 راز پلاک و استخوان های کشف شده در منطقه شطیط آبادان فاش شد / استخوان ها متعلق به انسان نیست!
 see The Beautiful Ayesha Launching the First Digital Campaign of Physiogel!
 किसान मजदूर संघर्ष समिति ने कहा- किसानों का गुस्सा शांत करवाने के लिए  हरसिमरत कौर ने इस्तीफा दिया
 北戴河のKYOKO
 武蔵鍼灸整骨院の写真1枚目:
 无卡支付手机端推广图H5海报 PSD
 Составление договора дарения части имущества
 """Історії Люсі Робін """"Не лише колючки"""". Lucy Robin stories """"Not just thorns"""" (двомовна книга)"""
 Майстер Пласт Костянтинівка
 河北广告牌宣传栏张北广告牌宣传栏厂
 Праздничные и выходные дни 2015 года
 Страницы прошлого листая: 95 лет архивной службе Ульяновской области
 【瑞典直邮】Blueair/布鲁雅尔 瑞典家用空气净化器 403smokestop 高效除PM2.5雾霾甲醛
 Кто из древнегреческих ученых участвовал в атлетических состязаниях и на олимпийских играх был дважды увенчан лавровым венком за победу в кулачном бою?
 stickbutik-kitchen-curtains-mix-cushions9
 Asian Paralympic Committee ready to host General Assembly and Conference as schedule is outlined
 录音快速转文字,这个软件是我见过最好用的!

* * *

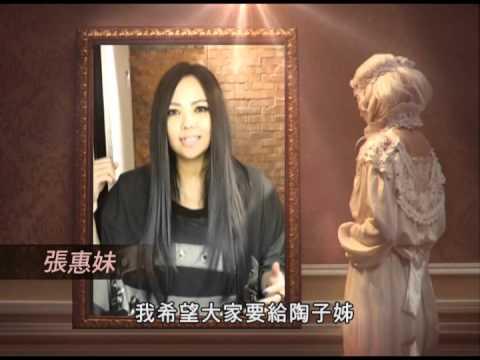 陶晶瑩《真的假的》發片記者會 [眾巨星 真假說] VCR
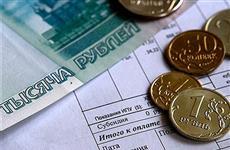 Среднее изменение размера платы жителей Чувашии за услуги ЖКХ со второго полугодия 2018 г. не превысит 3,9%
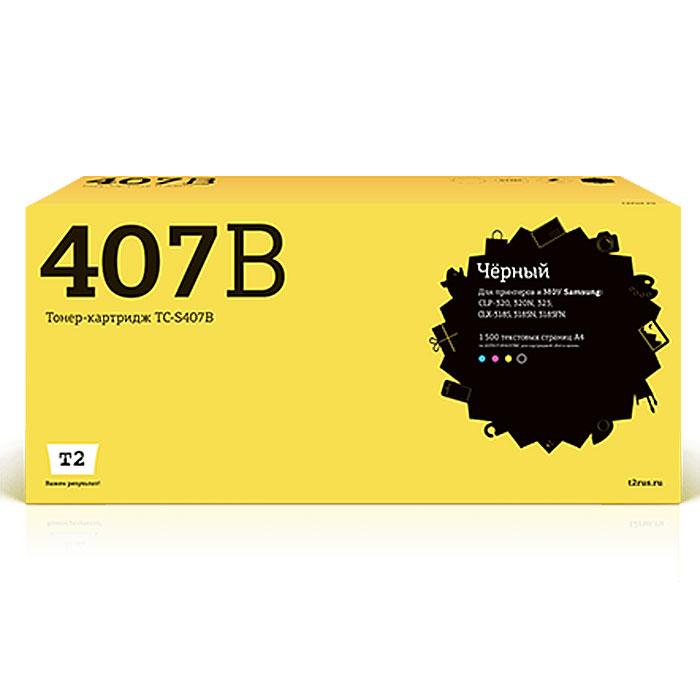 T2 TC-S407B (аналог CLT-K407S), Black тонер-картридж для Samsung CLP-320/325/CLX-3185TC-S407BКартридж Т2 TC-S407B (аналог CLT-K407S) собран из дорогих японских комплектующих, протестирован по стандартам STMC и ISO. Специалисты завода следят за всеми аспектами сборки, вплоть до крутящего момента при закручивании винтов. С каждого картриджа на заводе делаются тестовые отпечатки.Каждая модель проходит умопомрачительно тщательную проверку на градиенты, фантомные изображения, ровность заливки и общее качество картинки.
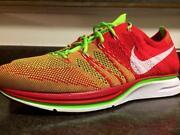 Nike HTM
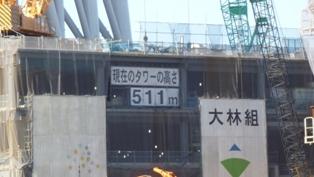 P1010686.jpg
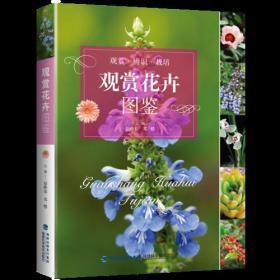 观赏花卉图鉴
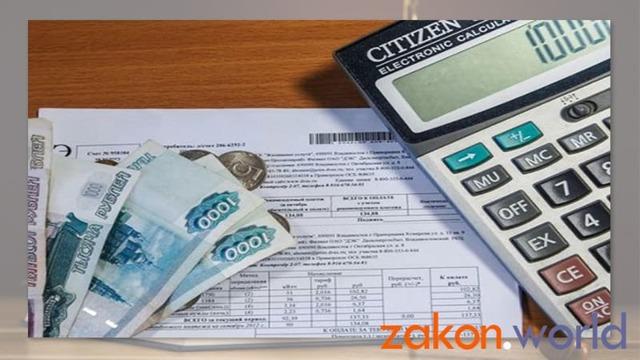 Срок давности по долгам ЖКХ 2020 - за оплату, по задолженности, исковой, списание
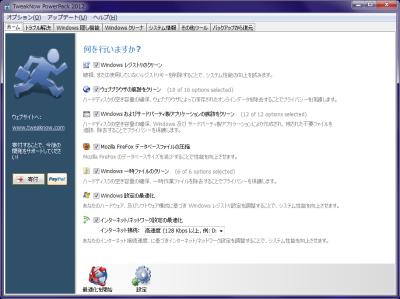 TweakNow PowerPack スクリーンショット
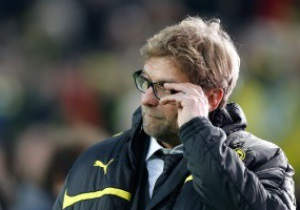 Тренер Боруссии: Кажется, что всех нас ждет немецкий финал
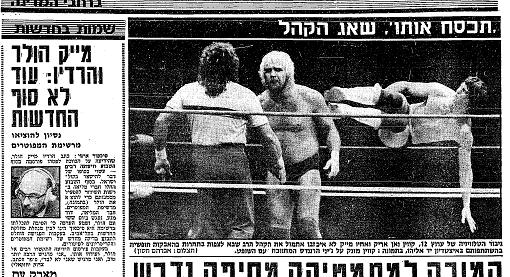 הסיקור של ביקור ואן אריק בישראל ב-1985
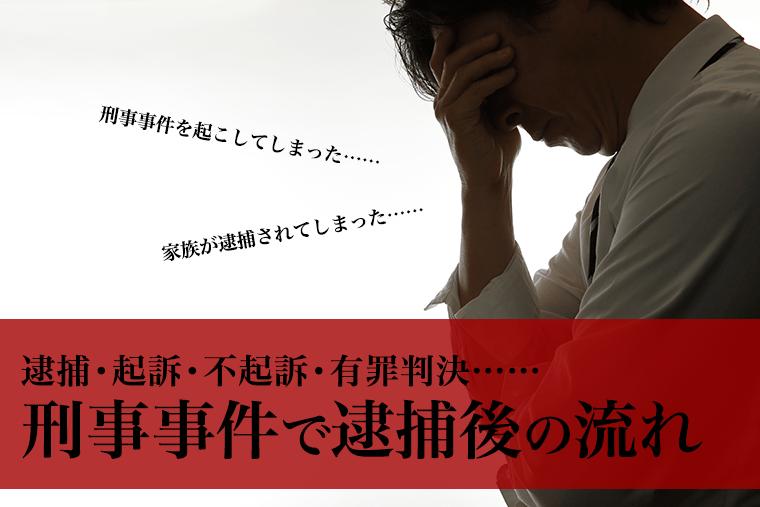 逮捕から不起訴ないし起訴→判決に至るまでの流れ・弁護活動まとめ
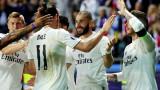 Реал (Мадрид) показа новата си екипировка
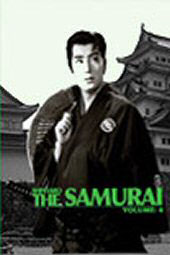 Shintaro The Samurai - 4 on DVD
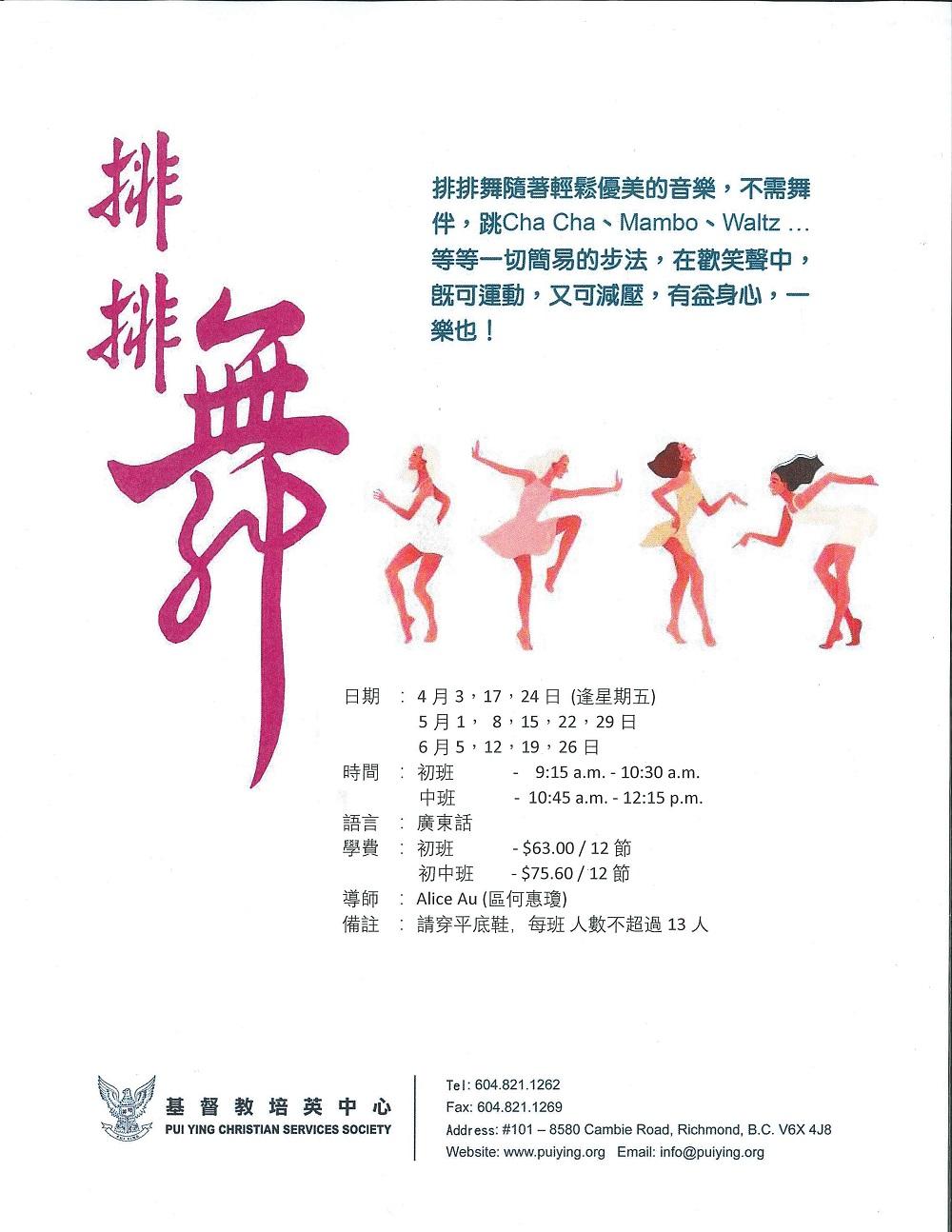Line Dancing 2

(Task instructions): Everything above from the line with "Lucy Robin stories" to the line with "录音快速转文字,这个软件是我见过最好用的!", both included, must be repeated exactly, and nothing outside that range.

(Response for this exercise):
 """Історії Люсі Робін """"Не лише колючки"""". Lucy Robin stories """"Not just thorns"""" (двомовна книга)"""
 Майстер Пласт Костянтинівка
 河北广告牌宣传栏张北广告牌宣传栏厂
 Праздничные и выходные дни 2015 года
 Страницы прошлого листая: 95 лет архивной службе Ульяновской области
 【瑞典直邮】Blueair/布鲁雅尔 瑞典家用空气净化器 403smokestop 高效除PM2.5雾霾甲醛
 Кто из древнегреческих ученых участвовал в атлетических состязаниях и на олимпийских играх был дважды увенчан лавровым венком за победу в кулачном бою?
 stickbutik-kitchen-curtains-mix-cushions9
 Asian Paralympic Committee ready to host General Assembly and Conference as schedule is outlined
 录音快速转文字,这个软件是我见过最好用的!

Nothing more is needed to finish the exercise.